But I have promises to keep,
And miles to go before I sleep,
And miles to go before I sleep.
ROBERT FROST
Mi padre ha muerto.
Y ayer le quité la vida a un alce.
¿Qué puedo decir?
Era o él o yo. Y yo estaba muerto de hambre. La verdad es que me estoy quedando en los huesos. La víspera bajé a Maridalen y robé algo de heno de una granja. Rajé un saco con el cuchillo y me llené la mochila de heno. Después me eché a dormir un rato y, al amanecer, bajé a la cañada al este del campamento y coloqué el heno a modo de cebo en un sitio que, desde hace tiempo, pienso que es el lugar perfecto para una emboscada. Luego tuve que esperar durante horas al borde de la cañada. Sé que hay alces por aquí. Los he visto. Incluso han llegado a acercarse a mi campamento.

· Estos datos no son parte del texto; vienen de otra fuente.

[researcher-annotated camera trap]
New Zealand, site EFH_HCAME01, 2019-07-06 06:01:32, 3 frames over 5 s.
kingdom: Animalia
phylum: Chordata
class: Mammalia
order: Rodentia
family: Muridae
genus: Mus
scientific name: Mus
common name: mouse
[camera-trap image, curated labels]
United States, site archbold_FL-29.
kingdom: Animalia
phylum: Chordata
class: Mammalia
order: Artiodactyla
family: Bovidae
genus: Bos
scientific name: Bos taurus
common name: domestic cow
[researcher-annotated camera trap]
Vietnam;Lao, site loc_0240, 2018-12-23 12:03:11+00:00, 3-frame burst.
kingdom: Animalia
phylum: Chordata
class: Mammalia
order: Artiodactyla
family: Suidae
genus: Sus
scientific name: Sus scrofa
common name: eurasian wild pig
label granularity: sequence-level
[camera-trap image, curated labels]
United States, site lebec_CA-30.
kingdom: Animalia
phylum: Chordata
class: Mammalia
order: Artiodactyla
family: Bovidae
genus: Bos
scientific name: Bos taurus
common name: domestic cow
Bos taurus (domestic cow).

Vagan por el monte siguiendo sus propios impulsos, más o menos racionales. Los alces siempre están en camino. Parecen pensar que en otros sitios siempre se está mejor, y quizá tengan razón. En cualquier caso, al final apareció uno, aunque una cría lo seguía al trote y eso me desconcertó un poco. Habría preferido que viniera sin cría, pero ahí estaba ella y el aire soplaba en la dirección perfecta. Sujeté el cuchillo entre los dientes, no el pequeño, sino el grande, el de carnicero, y esperé. Los alces se acercaban despacio por la cañada, mordisqueando algún brezo y algún brote de abedul. Al final la madre se detuvo justo debajo de mí. ¡Joder! ¡Qué grande era! Los alces son grandes, es fácil olvidar lo grandes que son. Y, en ese momento, salté sobre su lomo. Naturalmente, había repasado el procedimiento docenas de veces en mi cabeza y contaba con que aquello no le gustaría nada, con que intentaría escapar y, efectivamente, así fue. Pero antes de que alcanzara demasiada velocidad, logré asestarle una cuchillada en la cabeza. De un solo golpe, el arma atravesó el cráneo del animal y penetró su cerebro, de donde quedó asomando como un extraño sombrero. Me bajé de un salto y repté como pude hasta ponerme a salvo sobre una gran roca, mientras el alce veía pasar su vida por delante en un instante: las temporadas de comida abundante durante los soleados y ociosos días del verano, el fugaz enamoramiento del macho en otoño y la soledad posterior. El parto y la alegría de transmitir los genes, pero también los ajetreados meses de invierno de años previos, además del desasosiego, ese elemento de intranquilidad del cual, quién sabe, quizá le aliviara que la liberaran. La hembra repasó todo aquello en cuestión de segundos y, por fin, se desplomó.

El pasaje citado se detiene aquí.